**Prompt**
Return each line of the listing exactly, though without its images.

**Source data**
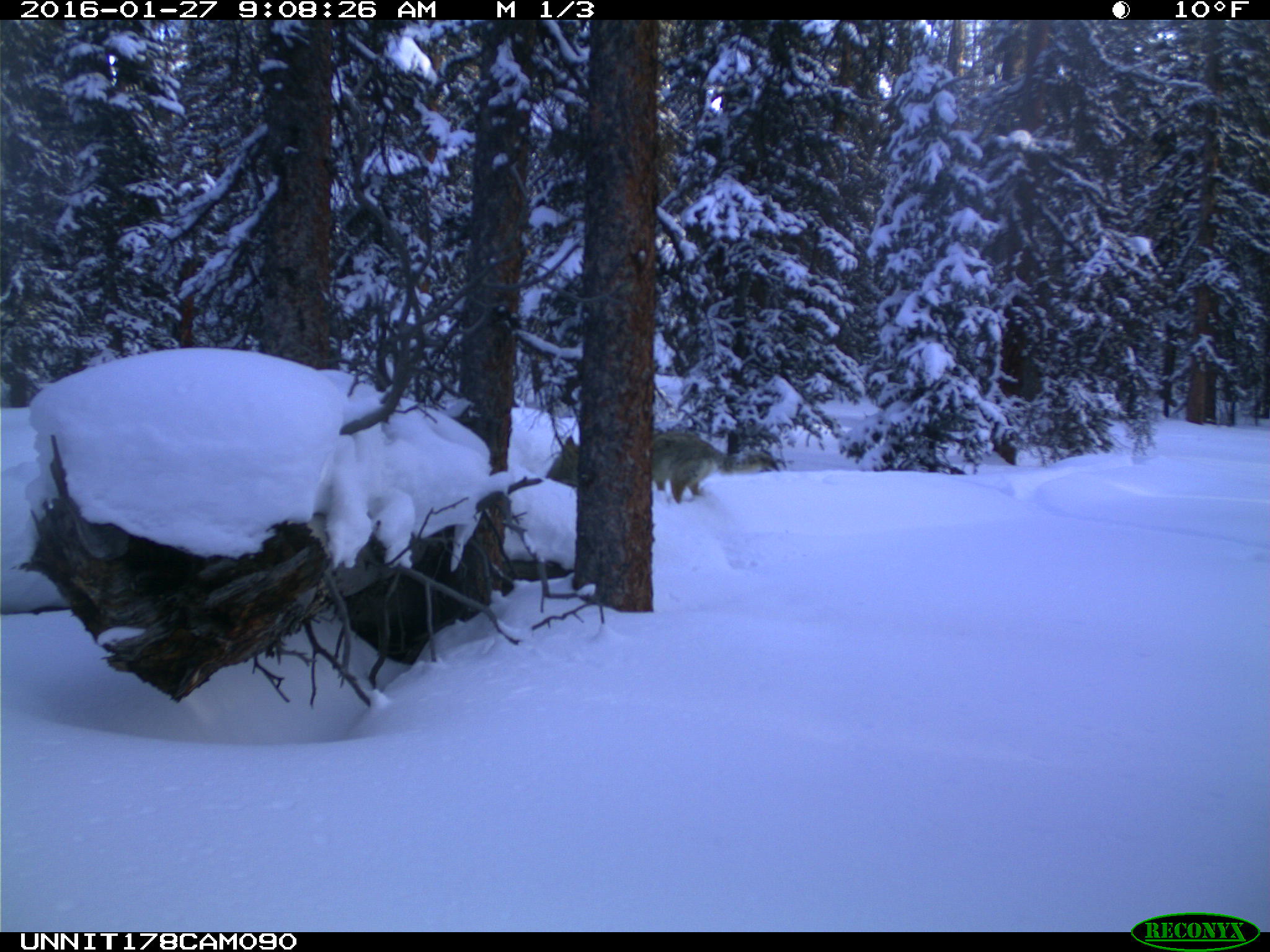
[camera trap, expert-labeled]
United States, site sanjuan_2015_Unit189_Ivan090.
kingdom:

**Task response**
[camera trap, expert-labeled]
United States, site sanjuan_2015_Unit189_Ivan090.
kingdom:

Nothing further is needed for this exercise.